- _Extracted information_
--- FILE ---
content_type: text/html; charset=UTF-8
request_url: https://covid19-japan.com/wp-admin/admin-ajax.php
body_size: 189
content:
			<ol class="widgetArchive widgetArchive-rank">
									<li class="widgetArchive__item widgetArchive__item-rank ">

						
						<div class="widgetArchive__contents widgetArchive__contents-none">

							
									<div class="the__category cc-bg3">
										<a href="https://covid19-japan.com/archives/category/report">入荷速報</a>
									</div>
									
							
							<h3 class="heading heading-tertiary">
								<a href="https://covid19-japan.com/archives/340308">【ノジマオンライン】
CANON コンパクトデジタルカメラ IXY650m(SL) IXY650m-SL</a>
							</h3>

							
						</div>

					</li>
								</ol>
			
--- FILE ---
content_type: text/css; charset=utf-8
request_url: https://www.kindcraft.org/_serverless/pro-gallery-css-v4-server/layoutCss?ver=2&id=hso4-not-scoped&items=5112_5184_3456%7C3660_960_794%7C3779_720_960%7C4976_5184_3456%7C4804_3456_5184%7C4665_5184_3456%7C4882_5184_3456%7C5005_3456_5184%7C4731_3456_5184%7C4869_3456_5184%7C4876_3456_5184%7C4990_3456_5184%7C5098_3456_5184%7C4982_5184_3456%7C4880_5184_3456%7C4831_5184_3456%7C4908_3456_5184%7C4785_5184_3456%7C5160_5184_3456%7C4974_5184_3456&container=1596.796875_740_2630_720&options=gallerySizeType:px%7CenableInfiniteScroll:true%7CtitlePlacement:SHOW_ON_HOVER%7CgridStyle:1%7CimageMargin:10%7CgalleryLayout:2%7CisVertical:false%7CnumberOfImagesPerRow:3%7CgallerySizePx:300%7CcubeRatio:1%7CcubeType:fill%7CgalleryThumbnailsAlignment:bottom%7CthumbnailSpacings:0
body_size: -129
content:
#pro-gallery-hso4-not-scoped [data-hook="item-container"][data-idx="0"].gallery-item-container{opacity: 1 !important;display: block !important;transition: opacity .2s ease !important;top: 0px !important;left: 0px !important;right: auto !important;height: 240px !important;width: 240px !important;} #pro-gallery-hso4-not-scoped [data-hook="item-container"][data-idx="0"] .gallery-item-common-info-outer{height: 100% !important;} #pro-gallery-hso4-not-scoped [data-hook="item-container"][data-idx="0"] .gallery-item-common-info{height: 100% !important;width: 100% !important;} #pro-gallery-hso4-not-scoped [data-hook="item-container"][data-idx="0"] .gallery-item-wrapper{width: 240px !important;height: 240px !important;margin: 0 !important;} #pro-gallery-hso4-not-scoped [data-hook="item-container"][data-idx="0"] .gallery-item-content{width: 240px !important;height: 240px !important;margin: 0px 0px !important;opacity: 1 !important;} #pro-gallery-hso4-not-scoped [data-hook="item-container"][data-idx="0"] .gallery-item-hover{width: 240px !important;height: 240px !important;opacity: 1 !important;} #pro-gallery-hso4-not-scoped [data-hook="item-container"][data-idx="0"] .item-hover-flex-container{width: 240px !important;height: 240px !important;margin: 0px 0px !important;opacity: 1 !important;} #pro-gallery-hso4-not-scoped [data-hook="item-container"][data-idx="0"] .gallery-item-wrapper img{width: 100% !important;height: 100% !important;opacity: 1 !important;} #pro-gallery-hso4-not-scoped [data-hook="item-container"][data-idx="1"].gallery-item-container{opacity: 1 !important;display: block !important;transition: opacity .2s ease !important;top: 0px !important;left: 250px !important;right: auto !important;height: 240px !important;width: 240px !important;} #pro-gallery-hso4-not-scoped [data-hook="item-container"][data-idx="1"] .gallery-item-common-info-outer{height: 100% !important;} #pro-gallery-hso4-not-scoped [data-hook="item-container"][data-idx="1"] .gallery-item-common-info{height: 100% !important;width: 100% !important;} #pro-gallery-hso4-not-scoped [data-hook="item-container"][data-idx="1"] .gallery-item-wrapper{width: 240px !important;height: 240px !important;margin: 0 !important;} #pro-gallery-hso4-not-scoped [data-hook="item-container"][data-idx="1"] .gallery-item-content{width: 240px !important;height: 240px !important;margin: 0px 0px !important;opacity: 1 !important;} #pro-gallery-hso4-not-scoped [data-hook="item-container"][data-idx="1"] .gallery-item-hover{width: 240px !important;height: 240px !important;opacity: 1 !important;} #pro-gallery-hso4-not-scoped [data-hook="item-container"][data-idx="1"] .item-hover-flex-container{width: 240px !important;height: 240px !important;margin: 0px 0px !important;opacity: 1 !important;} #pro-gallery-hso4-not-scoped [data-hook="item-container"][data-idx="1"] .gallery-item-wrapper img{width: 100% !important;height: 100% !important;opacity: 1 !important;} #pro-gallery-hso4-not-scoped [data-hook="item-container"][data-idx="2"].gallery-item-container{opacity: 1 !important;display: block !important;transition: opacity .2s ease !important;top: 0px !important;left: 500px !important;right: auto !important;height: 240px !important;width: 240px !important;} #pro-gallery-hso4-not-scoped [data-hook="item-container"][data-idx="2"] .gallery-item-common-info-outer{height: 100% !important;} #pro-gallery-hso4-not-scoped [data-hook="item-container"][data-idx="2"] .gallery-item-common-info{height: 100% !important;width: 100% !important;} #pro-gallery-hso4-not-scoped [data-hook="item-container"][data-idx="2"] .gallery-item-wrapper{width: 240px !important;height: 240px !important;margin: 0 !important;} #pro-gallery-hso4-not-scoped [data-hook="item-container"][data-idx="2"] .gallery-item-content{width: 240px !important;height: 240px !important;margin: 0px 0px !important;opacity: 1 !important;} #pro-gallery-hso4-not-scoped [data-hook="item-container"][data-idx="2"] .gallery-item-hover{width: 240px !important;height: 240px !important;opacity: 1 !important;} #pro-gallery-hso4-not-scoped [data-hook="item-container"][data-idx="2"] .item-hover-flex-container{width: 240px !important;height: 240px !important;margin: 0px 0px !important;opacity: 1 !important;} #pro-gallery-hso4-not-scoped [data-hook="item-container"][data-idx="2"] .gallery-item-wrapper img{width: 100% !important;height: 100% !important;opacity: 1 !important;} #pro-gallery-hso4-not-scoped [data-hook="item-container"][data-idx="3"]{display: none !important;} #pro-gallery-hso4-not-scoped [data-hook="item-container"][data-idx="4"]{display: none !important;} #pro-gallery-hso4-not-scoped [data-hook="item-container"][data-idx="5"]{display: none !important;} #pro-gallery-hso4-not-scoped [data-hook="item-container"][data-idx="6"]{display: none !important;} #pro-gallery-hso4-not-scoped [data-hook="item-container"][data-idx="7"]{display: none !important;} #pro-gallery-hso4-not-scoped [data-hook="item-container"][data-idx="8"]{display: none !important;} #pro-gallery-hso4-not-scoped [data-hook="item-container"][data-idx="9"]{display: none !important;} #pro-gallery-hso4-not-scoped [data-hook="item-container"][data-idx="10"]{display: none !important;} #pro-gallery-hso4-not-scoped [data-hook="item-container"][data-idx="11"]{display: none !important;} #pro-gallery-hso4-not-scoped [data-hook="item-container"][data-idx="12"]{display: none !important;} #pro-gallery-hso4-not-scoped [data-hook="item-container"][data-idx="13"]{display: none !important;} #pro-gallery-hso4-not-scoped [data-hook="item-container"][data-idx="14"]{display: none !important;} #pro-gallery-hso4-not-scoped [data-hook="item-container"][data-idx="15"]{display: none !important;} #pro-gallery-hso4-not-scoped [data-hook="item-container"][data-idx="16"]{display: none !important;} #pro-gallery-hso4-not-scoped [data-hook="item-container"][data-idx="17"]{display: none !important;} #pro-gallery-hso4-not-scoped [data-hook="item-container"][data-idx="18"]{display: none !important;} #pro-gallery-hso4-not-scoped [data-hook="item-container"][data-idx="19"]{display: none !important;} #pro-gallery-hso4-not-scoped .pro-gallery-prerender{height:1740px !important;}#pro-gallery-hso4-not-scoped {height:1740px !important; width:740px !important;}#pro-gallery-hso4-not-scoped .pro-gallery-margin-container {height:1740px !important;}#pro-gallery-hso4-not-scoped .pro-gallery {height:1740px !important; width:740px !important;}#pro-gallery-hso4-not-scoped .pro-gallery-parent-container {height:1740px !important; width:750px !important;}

- _What to do_
Beginning with the first line of the records above, reproduce each line exactly, ending at the line that contains "content_type: text/css; charset=utf-8", and leave out everything else.

- _Response_
--- FILE ---
content_type: text/html; charset=UTF-8
request_url: https://covid19-japan.com/wp-admin/admin-ajax.php
body_size: 189
content:
			<ol class="widgetArchive widgetArchive-rank">
									<li class="widgetArchive__item widgetArchive__item-rank ">

						
						<div class="widgetArchive__contents widgetArchive__contents-none">

							
									<div class="the__category cc-bg3">
										<a href="https://covid19-japan.com/archives/category/report">入荷速報</a>
									</div>
									
							
							<h3 class="heading heading-tertiary">
								<a href="https://covid19-japan.com/archives/340308">【ノジマオンライン】
CANON コンパクトデジタルカメラ IXY650m(SL) IXY650m-SL</a>
							</h3>

							
						</div>

					</li>
								</ol>
			
--- FILE ---
content_type: text/css; charset=utf-8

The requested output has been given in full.